Aim of the exercise:
Reproduce all of the data below, swapping every occurrence of "built-in shelving unit" for "built-in bookcase" and keeping everything else the same. Omit the pictures.

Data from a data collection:
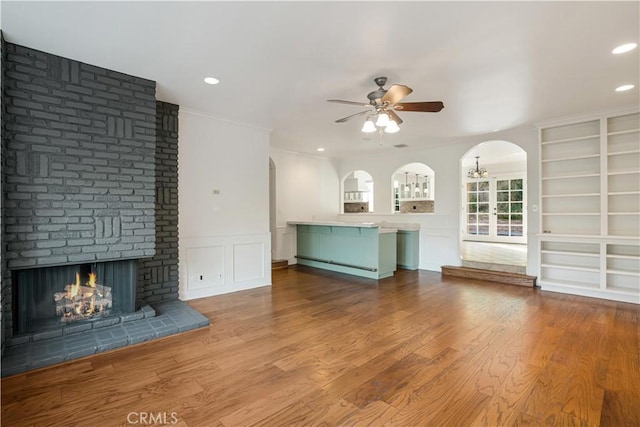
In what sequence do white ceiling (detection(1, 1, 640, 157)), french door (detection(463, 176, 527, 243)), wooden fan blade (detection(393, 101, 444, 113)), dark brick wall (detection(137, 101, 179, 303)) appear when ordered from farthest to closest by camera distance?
french door (detection(463, 176, 527, 243))
dark brick wall (detection(137, 101, 179, 303))
wooden fan blade (detection(393, 101, 444, 113))
white ceiling (detection(1, 1, 640, 157))

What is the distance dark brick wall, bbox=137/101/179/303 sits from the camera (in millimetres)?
3871

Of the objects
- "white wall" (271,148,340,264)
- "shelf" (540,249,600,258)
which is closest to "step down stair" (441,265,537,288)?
"shelf" (540,249,600,258)

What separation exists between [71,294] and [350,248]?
→ 4220 millimetres

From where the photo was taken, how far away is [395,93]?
2.81m

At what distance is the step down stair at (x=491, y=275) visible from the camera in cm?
510

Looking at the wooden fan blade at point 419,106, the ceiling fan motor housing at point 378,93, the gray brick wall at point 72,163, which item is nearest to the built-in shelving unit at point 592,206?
the wooden fan blade at point 419,106

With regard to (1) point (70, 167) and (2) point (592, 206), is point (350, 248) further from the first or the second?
(1) point (70, 167)

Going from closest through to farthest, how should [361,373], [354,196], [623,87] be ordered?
[361,373] < [623,87] < [354,196]

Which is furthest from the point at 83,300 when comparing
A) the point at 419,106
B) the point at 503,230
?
the point at 503,230

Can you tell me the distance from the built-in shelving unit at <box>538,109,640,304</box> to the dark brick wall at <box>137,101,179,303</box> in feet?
17.8

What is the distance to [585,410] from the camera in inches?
76.0

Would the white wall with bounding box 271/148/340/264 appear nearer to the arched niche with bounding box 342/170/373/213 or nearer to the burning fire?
the arched niche with bounding box 342/170/373/213

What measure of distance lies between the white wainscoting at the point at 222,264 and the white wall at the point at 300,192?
1.89 metres

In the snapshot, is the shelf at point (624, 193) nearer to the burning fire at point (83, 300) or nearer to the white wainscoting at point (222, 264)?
the white wainscoting at point (222, 264)
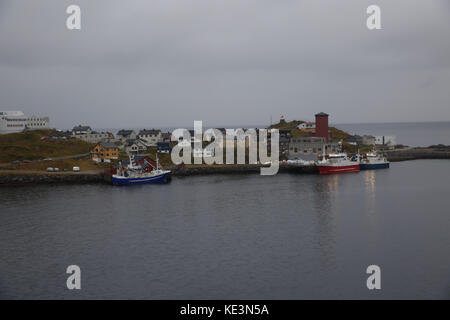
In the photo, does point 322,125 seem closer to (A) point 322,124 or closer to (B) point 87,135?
(A) point 322,124

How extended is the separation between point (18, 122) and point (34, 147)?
76.4 feet

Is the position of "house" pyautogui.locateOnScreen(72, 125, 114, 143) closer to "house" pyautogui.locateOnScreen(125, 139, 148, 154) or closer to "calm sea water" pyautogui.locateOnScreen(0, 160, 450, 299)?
"house" pyautogui.locateOnScreen(125, 139, 148, 154)

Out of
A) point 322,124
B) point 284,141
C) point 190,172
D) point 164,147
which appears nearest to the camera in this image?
point 190,172

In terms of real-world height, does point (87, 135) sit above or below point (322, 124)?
below

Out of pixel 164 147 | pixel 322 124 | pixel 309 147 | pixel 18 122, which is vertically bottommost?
pixel 309 147

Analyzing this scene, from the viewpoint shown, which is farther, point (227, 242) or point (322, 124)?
point (322, 124)

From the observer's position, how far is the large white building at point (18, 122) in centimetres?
9887

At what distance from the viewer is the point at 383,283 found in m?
23.6

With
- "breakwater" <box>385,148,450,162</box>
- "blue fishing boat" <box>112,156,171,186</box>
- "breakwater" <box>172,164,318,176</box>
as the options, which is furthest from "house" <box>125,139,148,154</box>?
"breakwater" <box>385,148,450,162</box>

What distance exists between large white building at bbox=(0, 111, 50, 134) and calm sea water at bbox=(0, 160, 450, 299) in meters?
52.2

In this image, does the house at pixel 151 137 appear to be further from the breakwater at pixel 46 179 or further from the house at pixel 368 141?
the house at pixel 368 141

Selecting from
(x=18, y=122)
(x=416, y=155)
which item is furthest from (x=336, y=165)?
(x=18, y=122)

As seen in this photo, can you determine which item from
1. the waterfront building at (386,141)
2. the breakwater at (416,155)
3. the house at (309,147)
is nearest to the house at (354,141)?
the waterfront building at (386,141)

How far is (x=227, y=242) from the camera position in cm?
3134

The answer:
In what sequence do white ceiling (detection(1, 1, 640, 157)), french door (detection(463, 176, 527, 243)), wooden fan blade (detection(393, 101, 444, 113)), dark brick wall (detection(137, 101, 179, 303)) appear when ordered from farthest to closest by camera distance?
french door (detection(463, 176, 527, 243))
dark brick wall (detection(137, 101, 179, 303))
wooden fan blade (detection(393, 101, 444, 113))
white ceiling (detection(1, 1, 640, 157))

What is the distance dark brick wall, bbox=137/101/179/303 sits from the camera (in millimetres)?
3871

Of the objects
- "white wall" (271,148,340,264)
- "shelf" (540,249,600,258)
which is closest to "step down stair" (441,265,537,288)?
"shelf" (540,249,600,258)

What separation exists between [71,294] and [350,248]?
→ 4220 millimetres

From where the photo was taken, how far away is [395,93]?
2.81m

At what distance is the step down stair at (x=491, y=275) visible from the camera in cm?
510

Looking at the wooden fan blade at point 419,106, the ceiling fan motor housing at point 378,93, the gray brick wall at point 72,163, which item is nearest to the built-in bookcase at point 592,206?
the wooden fan blade at point 419,106

With regard to (1) point (70, 167) and (2) point (592, 206), is point (350, 248) further from the first or the second?
(1) point (70, 167)

Going from closest through to farthest, how should [361,373], [354,196], [623,87] be ordered?
[361,373] < [623,87] < [354,196]

Which is furthest from the point at 83,300 when comparing
A) the point at 419,106
B) the point at 503,230
?
the point at 503,230

Can you tell me the distance from the built-in bookcase at <box>538,109,640,304</box> to the dark brick wall at <box>137,101,179,303</box> in feet?
17.8

What is the distance to [585,410] from the camera in inches?
76.0

Would the white wall with bounding box 271/148/340/264 appear nearer to the arched niche with bounding box 342/170/373/213 or nearer to the burning fire?
the arched niche with bounding box 342/170/373/213

What measure of distance lies between the white wainscoting at the point at 222,264 and the white wall at the point at 300,192?
1.89 metres

In the snapshot, is the shelf at point (624, 193) nearer to the burning fire at point (83, 300) or nearer to the white wainscoting at point (222, 264)?
the white wainscoting at point (222, 264)
In the photo, does point 322,125 seem closer to (A) point 322,124 or closer to (B) point 87,135?
(A) point 322,124

How extended is the separation between point (18, 122) and point (34, 147)?
76.4 feet

Is the position of "house" pyautogui.locateOnScreen(72, 125, 114, 143) closer to "house" pyautogui.locateOnScreen(125, 139, 148, 154) or closer to "calm sea water" pyautogui.locateOnScreen(0, 160, 450, 299)?
"house" pyautogui.locateOnScreen(125, 139, 148, 154)

Out of
A) point 322,124
B) point 284,141
C) point 190,172
D) point 164,147
which appears nearest to the camera in this image?
point 190,172

In terms of real-world height, does point (87, 135) sit above or below point (322, 124)?
below

Out of pixel 164 147 | pixel 322 124 | pixel 309 147 | pixel 18 122, which is vertically bottommost?
pixel 309 147

Analyzing this scene, from the viewpoint shown, which is farther, point (227, 242) or point (322, 124)?
point (322, 124)

From the observer's position, how far is the large white building at point (18, 122) in centimetres?
9887

At what distance from the viewer is the point at 383,283 found in m?
23.6

With
- "breakwater" <box>385,148,450,162</box>
- "blue fishing boat" <box>112,156,171,186</box>
- "breakwater" <box>172,164,318,176</box>
as the options, which is furthest from "house" <box>125,139,148,154</box>?
"breakwater" <box>385,148,450,162</box>

What distance exists between large white building at bbox=(0, 111, 50, 134) and calm sea water at bbox=(0, 160, 450, 299) in meters?
52.2

In this image, does the house at pixel 151 137 appear to be further from the breakwater at pixel 46 179 or further from the house at pixel 368 141?
the house at pixel 368 141

Selecting from
(x=18, y=122)
(x=416, y=155)
which item is furthest from (x=336, y=165)?
(x=18, y=122)

As seen in this photo, can you determine which item from
1. the waterfront building at (386,141)
2. the breakwater at (416,155)
3. the house at (309,147)
is nearest to the house at (354,141)?
the waterfront building at (386,141)

How far is (x=227, y=242) from the camera position in cm?
3134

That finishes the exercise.